ARTICLE:
▼
Skip to content

Temporal fidelity

dpone treats offset-aware timestamps as a data contract, not as connector formatting trivia. The same policy is used by runtime materialization, dpone plan, physical DDL planning, schema evolution, and typed reconciliation.

Use this guide when a source has:

  • MSSQL datetimeoffset;
  • Postgres timestamptz;
  • REST/API ISO-8601 strings such as 2026-06-09T12:30:00+03:00;
  • Kafka JSON, Avro, JSON Schema, or Protobuf fields that carry an instant with timezone/offset semantics.

Configuration

Canonical config:

source:
  options:
    type_fidelity:
      temporal:
        offset_timestamp:
          mode: preserve_offset
          timezone: UTC
          malformed: fail

Supported modes:

Mode Runtime value Extra columns Best for
utc_instant UTC instant, timezone removed before staging none Default analytics and joins across regions
fixed_timezone Instant converted to timezone, timezone removed before staging none Business reporting in one local timezone
preserve_offset UTC instant plus original offset minutes __dpone__tz_offset_minutes__<column> Lossless production loads
preserve_text Original offset timestamp text none Raw audit or landing-zone tables

utc_instant is the default because it is simple and safe for most analytical tables. preserve_offset is recommended when the source offset is part of the contract and must survive reconciliation or downstream replay.

Per-column policy

Use column overrides when one table has multiple temporal semantics:

source:
  options:
    type_fidelity:
      temporal:
        offset_timestamp:
          mode: utc_instant
          malformed: fail
          columns:
            business_at:
              mode: fixed_timezone
              timezone: Europe/Moscow
            source_event_at:
              mode: preserve_offset
            raw_received_at:
              mode: preserve_text

The global policy is used for every offset-aware timestamp column unless a column-specific override exists. Overrides inherit global values unless they set their own mode, timezone, sql_server_timezone, or malformed.

Malformed values

malformed controls values that are declared as offset-aware timestamps but cannot be parsed at runtime.
▲
DIRECTIONS:
**1)** Name every mode that the temporal fidelity guide lists under "Supported modes."
**2)** Write the next part of the temporal fidelity guide, starting after its last sentence.
The items after this have no connection to the temporal fidelity guide.

LISTING:
▼
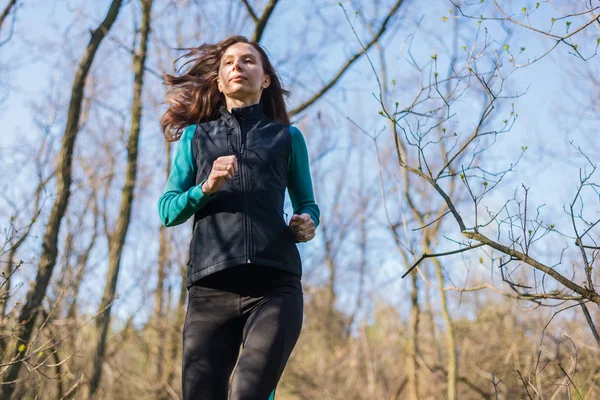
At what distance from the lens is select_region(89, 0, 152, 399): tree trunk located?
21.2 feet

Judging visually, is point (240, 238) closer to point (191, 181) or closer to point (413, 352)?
point (191, 181)

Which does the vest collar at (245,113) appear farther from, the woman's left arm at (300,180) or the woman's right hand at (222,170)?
the woman's right hand at (222,170)

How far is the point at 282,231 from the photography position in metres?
2.35

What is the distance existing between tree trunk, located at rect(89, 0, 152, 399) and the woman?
3.95m

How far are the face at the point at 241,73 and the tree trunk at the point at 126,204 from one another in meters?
3.91

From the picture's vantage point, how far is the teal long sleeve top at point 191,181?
239cm

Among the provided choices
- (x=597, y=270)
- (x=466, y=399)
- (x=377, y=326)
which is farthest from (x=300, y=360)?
(x=597, y=270)

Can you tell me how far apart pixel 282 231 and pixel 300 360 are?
9794mm

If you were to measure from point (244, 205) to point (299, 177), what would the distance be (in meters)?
0.38

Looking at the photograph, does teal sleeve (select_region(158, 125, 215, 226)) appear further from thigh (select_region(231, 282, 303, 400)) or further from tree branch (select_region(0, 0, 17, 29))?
tree branch (select_region(0, 0, 17, 29))

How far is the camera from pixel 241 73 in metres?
2.68

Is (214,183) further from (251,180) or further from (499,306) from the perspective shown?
(499,306)

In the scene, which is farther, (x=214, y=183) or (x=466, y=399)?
(x=466, y=399)

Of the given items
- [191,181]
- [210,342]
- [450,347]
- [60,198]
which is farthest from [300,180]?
[450,347]
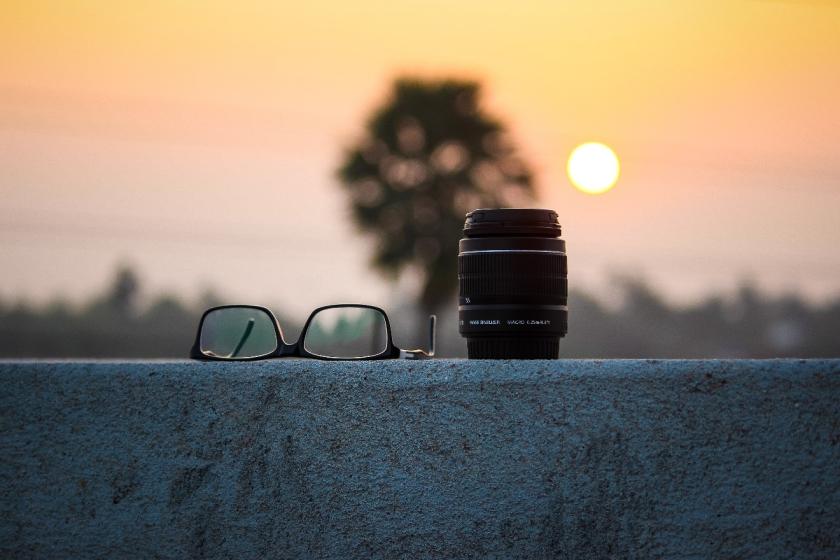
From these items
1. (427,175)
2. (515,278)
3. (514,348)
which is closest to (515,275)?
(515,278)

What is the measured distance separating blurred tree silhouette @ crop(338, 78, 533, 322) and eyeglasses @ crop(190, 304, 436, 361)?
30910 mm

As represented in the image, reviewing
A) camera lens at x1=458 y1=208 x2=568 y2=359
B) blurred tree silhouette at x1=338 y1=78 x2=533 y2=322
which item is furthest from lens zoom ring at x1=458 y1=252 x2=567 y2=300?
blurred tree silhouette at x1=338 y1=78 x2=533 y2=322

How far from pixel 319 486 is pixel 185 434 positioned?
13.4 inches

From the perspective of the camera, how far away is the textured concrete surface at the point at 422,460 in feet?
7.54

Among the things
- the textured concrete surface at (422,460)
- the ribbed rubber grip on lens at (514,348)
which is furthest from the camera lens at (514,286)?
the textured concrete surface at (422,460)

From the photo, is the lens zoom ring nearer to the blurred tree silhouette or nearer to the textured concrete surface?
the textured concrete surface

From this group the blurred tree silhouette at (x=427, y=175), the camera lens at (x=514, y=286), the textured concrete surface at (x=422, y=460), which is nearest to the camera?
the textured concrete surface at (x=422, y=460)

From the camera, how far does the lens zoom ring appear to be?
2.45 m

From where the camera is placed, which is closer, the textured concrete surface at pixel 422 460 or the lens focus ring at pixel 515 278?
the textured concrete surface at pixel 422 460

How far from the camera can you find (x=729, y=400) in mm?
2309

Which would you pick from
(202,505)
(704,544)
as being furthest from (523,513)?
(202,505)

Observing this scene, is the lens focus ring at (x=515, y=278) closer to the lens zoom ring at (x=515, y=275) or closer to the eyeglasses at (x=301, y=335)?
the lens zoom ring at (x=515, y=275)

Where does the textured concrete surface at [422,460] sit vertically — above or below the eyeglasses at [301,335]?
below

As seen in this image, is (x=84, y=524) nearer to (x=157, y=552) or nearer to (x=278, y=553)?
(x=157, y=552)
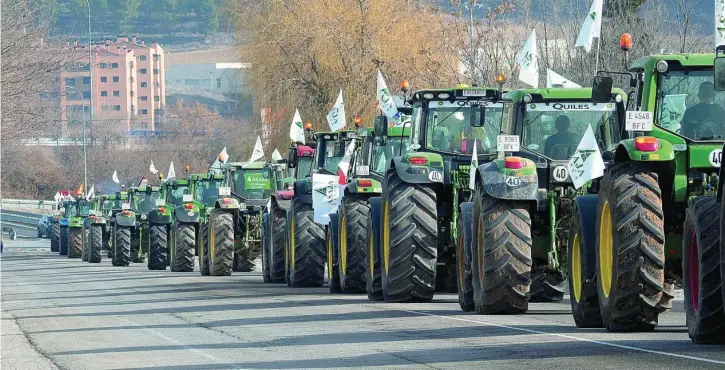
▲
RESPONSES IN ORDER:
**1)** utc_instant, fixed_timezone, preserve_offset, preserve_text

**2)**
Mode Behavior Recommended for
fail Stop before loading the bad row into target. Database sources and strict contracts
preserve_text Keep malformed values as text and plan the affected column as string/text. Dirty API/Kafka landing tables

The production default is fail. Use preserve_text only when the target table is explicitly a landing/audit table or when a downstream quarantine process handles dirty records.

Runtime flow

sequenceDiagram
    participant Source
    participant Processor as ETLProcessor
    participant Temporal as TemporalFidelityProjector
    participant Schema as SchemaEvolutionService
    participant Sink

    Source->>Processor: ExtractResult(artifact, schema)
    Processor->>Temporal: project payload by type_fidelity.temporal.offset_timestamp
    Temporal-->>Processor: projected artifact + generated companion schema
    Processor->>Schema: compare projected schema with target schema
    Schema->>Sink: safe ADD COLUMN for companion columns
    Processor->>Sink: load projected payload through staging/finalizer

The projector supports row-addressable and streaming artifacts:

  • InMemoryRowsArtifact: rows are transformed before load;
  • StreamingRowsArtifact: rows are transformed lazily during materialization;
  • file/native artifacts: source/sink native codecs own projection, so the runtime projector does not parse files in Python.

Target DDL behavior

dpone schema physical-plan and runtime physical design use the same policy.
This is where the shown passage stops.